**Excerpt to read:**
□ □ □ □

Memory model¶

PrivaCI is designed to mask very large PostgreSQL databases (100 GB+) without loading whole tables into RAM. Memory use scales with row width and batch size, not with total database size.

Related decisions: ADR-0006 (COPY-binary streaming) and ADR-0010 (batch bounds and backpressure).

What you need to know¶

Question	Answer
Will a 100 GB source need 100 GB of RAM?	No. Rows stream in fixed-size batches.
What drives RAM during a run?	Active batch size × average row width + fixed overhead (runtime, catalog, optional SpaCy model).
Is masked data written to disk?	No. Processing is in-memory streaming only (see security model below).
Can I tune memory vs throughput?	Yes. Set `batch_size` globally or per table in `mask-rules.yaml`.

How streaming works¶

Source PostgreSQL          PrivaCI process              Target PostgreSQL
─────────────────          ───────────────              ─────────────────
COPY TO STDOUT (BINARY) →  decode → mask → encode  →  COPY FROM STDIN (BINARY)
   (async stream)              (one batch)                 (async stream)

PrivaCI opens a streaming COPY ... TO STDOUT (FORMAT BINARY) on the source for one table (or partition child).

□ □ □ □

**Source data:**
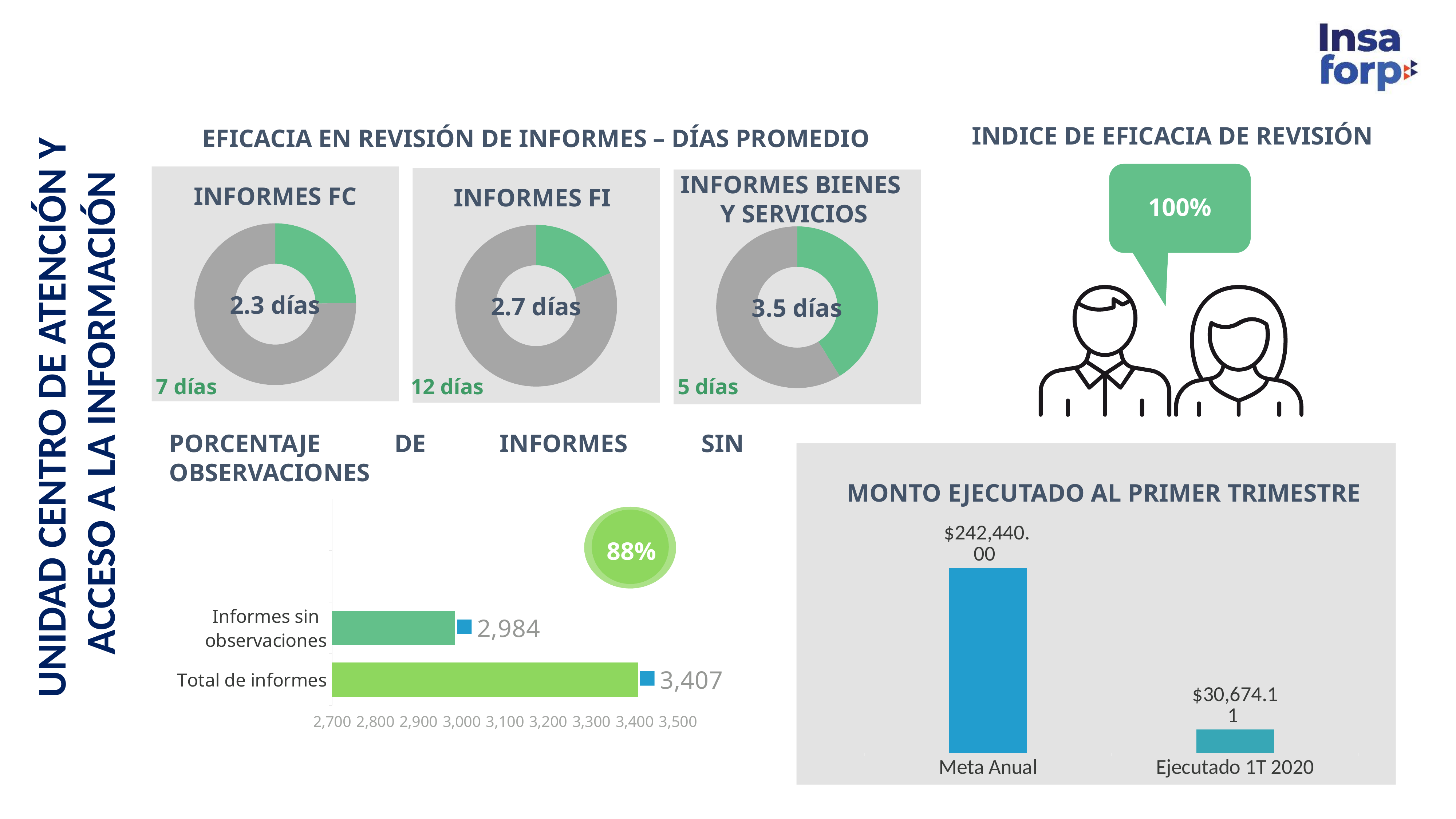
In the 'Informes Bienes y Servicios' donut chart, what average number of days is shown in the centre? 3.5 días In the 'Porcentaje de informes sin observaciones' chart, what is the difference between 'Total de informes' and 'Informes sin observaciones'? 423 In the 'Monto ejecutado al primer trimestre' chart, how many categories are plotted? 2 In the 'Porcentaje de informes sin observaciones' chart, what is the value for 'Total de informes'? 3,407 In the 'Porcentaje de informes sin observaciones' chart, what is the value for 'Informes sin observaciones'? 2,984 Among the three donut charts under 'Eficacia en revisión de informes – días promedio', which report type has the highest average days? Informes Bienes y Servicios Among the three donut charts under 'Eficacia en revisión de informes – días promedio', which report type has the lowest average days? Informes FC In the 'Monto ejecutado al primer trimestre' chart, what is the value for 'Ejecutado 1T 2020'? $30,674.11 In the 'Informes FC' donut chart, what average number of days is shown in the centre? 2.3 días What kind of chart is the 'Porcentaje de informes sin observaciones' chart? bar chart In the 'Informes FI' donut chart, what average number of days is shown in the centre? 2.7 días In the 'Monto ejecutado al primer trimestre' chart, what is the value for 'Meta Anual'? $242,440.00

□ □ □ □

**Check your understanding:**
1. Print the part of the memory model page starting with "Is masked data" and going on through "(or partition child).".
2. Summarize the memory model page in two sentences.
3. Go on with the memory model page from the point where it stops.
The material comes from a separate source with no connection to the memory model page.

**Your written answers:**
1.
Is masked data written to disk?	No. Processing is in-memory streaming only (see security model below).
Can I tune memory vs throughput?	Yes. Set `batch_size` globally or per table in `mask-rules.yaml`.

How streaming works¶

Source PostgreSQL          PrivaCI process              Target PostgreSQL
─────────────────          ───────────────              ─────────────────
COPY TO STDOUT (BINARY) →  decode → mask → encode  →  COPY FROM STDIN (BINARY)
   (async stream)              (one batch)                 (async stream)

PrivaCI opens a streaming COPY ... TO STDOUT (FORMAT BINARY) on the source for one table (or partition child).

2. PrivaCI masks very large PostgreSQL databases by streaming rows in fixed-size batches instead of loading whole tables into RAM, so memory use depends on row width and batch size rather than total database size. Data flows through binary COPY streams from source to target and is processed only in memory, and users can tune `batch_size` globally or per table in `mask-rules.yaml`.

3.
Each batch of rows is decoded, masked in-process, and re-encoded.
Masked rows are fed to COPY ... FROM STDIN (FORMAT BINARY) on the target.
When the target is slower than the source, backpressure pauses the source COPY instead of buffering unbounded rows.
After each batch commits, checkpoint state (last primary-key value) is written to _privaci.table_checkpoints in the same transaction.

Only one batch of row data is hot in memory at a time per active stream.

Memory bound (simplified formula)¶

RSS ≈ fixed_overhead + (batch_size × average_row_bytes) + masking_overhead

Component	Typical size	Scales with DB size?
Python runtime + `asyncpg` connections	~100–200 MB	No
Schema catalog (tables, columns, FKs)	~1–50 MB for most schemas	Metadata only (not row data)
SpaCy `en_core_web_sm` (Level 2 NER)	~50–150 MB when loaded	No
Active streaming batch	≤ 256 MB auto-tuned (see below)	No
Level 3 `ai_refine` context windows	Small per request (commercial, opt-in)	No

Design target: stream-mask a 100 GB database in roughly 500 MB–1.5 GB RSS for typical schemas. Very wide rows or aggressive batch_size overrides can push higher (hard cap: 1 GB per batch).

Batch sizing and auto-tune¶

Default batch size is 10,000 rows. PrivaCI auto-tunes batch size downward when:

Estimated batch bytes would exceed 256 MB (wide rows, large text/jsonb).
The target-side queue blocks beyond a threshold (backpressure).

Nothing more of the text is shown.